Integrated Pest Management for Varroa Destructor in the Northeastern United States using Drone Brood Removal and Formic Acid
|Photo A. A mature adult female V. destructor.|
The methods discussed in this fact sheet were developed and evaluated in the northeastern U.S. Drone brood removal will benefit beekeepers throughout the U.S.; however, formic acid and other miticides acting as fumigants work best in areas where colonies are broodless or nearly broodless for at least four weeks during the fall or winter. When a colony is rearing brood, most mites are present in brood cells where they are protected from the effects of fumigants. During broodless periods, mites are present on adult hosts and are susceptible to fumigants. Since fumigants have a relatively short treatment period (about three weeks) compared to other pesticides (about six weeks), it is critical that the majority of mites be present on adult hosts for fumigants to be effective.
This bulletin focuses on the management of the parasitic honey bee mite Varroa destructor (V. destructor) in the northeastern U.S. It contains information that will allow a beekeeper to: 1) identify V. destructor, 2) recognize the symptoms of mite infestation, 3) determine pest densities, and 4) implement an effective IPM program for keeping mite populations below the economic injury level.
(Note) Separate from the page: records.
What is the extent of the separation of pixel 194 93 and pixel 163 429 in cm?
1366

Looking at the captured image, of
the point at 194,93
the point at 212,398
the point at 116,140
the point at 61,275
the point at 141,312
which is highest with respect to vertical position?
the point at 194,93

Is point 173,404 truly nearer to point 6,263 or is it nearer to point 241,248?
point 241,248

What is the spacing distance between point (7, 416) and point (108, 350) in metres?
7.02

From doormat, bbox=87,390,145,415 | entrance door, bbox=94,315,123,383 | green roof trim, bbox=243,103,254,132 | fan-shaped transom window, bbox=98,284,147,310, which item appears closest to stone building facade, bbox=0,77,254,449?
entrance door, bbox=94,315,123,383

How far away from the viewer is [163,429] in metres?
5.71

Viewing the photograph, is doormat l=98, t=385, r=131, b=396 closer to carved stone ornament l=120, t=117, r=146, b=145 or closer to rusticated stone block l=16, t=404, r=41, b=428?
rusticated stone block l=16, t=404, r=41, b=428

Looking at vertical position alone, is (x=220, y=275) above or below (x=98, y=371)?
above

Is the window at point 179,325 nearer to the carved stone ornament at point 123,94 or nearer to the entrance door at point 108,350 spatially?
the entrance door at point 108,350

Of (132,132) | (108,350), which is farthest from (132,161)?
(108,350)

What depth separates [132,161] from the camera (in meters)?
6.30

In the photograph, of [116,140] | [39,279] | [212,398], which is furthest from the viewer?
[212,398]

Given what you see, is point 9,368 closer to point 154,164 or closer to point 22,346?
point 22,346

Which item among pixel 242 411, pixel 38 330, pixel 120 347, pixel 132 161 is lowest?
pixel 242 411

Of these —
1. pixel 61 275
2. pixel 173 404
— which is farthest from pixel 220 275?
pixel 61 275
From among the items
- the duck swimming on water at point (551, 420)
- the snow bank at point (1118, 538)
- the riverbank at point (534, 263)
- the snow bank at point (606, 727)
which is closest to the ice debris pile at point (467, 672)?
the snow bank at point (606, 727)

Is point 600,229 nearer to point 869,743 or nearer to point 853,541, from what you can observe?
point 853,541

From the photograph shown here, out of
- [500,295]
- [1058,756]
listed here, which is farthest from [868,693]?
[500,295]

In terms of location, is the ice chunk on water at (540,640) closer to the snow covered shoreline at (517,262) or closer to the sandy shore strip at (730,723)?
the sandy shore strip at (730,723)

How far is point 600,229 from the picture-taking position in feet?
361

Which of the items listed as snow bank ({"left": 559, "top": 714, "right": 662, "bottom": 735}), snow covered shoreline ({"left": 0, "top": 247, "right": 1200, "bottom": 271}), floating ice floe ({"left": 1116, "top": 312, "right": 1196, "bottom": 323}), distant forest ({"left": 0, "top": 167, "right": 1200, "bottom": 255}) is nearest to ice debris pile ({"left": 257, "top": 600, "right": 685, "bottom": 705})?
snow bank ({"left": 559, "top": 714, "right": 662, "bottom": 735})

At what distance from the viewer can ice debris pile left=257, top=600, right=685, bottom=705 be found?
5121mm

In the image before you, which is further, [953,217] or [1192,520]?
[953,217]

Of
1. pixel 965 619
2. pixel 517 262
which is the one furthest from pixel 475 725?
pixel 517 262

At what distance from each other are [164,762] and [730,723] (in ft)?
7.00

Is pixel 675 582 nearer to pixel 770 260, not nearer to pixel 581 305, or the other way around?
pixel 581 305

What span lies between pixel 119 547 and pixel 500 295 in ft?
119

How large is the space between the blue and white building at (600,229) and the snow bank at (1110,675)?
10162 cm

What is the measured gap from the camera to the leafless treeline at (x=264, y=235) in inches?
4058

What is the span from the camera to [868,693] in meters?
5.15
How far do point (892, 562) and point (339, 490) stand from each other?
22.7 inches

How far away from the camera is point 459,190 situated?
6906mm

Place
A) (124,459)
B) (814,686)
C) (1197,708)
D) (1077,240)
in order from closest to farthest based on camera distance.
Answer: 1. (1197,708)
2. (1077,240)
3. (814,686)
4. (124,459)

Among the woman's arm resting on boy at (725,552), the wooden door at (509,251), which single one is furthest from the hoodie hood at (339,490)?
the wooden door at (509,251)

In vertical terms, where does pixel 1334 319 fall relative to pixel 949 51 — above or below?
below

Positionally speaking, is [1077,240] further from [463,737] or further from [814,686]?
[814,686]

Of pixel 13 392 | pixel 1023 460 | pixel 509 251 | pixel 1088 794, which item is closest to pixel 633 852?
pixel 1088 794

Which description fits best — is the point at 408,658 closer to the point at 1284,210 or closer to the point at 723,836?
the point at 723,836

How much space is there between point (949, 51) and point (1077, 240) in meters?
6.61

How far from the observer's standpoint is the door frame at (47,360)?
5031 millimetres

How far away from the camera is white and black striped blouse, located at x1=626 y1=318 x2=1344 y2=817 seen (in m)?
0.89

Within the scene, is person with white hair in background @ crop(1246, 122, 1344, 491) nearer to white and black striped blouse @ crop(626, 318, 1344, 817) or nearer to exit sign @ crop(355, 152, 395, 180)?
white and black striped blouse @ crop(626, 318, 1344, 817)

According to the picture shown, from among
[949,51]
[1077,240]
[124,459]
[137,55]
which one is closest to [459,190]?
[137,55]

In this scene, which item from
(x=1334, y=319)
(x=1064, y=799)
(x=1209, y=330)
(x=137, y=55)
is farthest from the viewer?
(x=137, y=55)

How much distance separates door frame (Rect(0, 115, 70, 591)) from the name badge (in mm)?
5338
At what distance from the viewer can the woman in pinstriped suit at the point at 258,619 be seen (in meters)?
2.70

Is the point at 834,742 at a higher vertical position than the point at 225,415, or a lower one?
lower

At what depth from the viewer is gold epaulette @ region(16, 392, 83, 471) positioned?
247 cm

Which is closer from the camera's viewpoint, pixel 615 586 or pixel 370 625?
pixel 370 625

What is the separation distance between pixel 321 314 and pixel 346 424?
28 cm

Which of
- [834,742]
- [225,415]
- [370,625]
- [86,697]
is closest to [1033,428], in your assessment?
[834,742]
The western honey bee, Apis mellifera, was introduced to the U.S. from Europe in the 1600s. Today, the honey bee provides essential pollination services for over 45 commercial crops grown throughout the U.S., adding $14.6 billion to the value of the country's agricultural production each year. In addition, U.S. beekeepers produce between 170 and 220 million pounds of honey each year, more than 50% of total U.S. consumption. Hence, a sustainable supply of healthy and affordable honey bee colonies is a critical factor affecting farm productivity and the stability of farm incomes and food prices.
The parasitic honey bee mite V. destructor (photo A) is considered to be the most serious global threat to beekeeping and to the sustainable production of crops that rely on A. mellifera for pollination. V. destructor, which kills honey bee colonies of European descent within one to two years, has killed millions of managed and wild colonies in the U.S. in the past two decades. Apistan® and CheckMite+® have provided some relief, but control always has been unpredictable due to the fact that mite populations often rise rapidly during the honey-producing season, when treatment is proscribed by label restrictions. Consequently, colonies often suffer serious damage while the beekeeper waits for a legal treatment window to open. The threat from V. destructor has become a matter of grave concern as resistance to both Apistan® and CheckMite+® has become widespread.
To continue to be viable, the beekeeping industry requires sustainable management practices that will keep mite populations below the economic injury level and maintain the high quality of hive products. The best way to achieve these goals is to use a management program that relies on multiple tactics, rather than solely on chemicals. One such approach is referred to as Integrated Pest Management or IPM. IPM incorporates chemical and non-chemical tactics; however, for several reasons, IPM minimizes the use of chemicals whenever possible. First, chemicals add a recurring cost to a beekeeper's management program. Second, chemicals inevitably show up as residues in hive products, and that jeopardizes their reputation as pure and natural products. Third, chemicals can be injurious to the applicator and may pose a risk to the consumer. This raises the issue of liability, especially for beekeepers with employees. Fourth, the less a pest population is exposed to a pesticide, the more slowly it develops resistance to that pesticide. So, by minimizing the use of a pesticide, its useful lifetime is extended.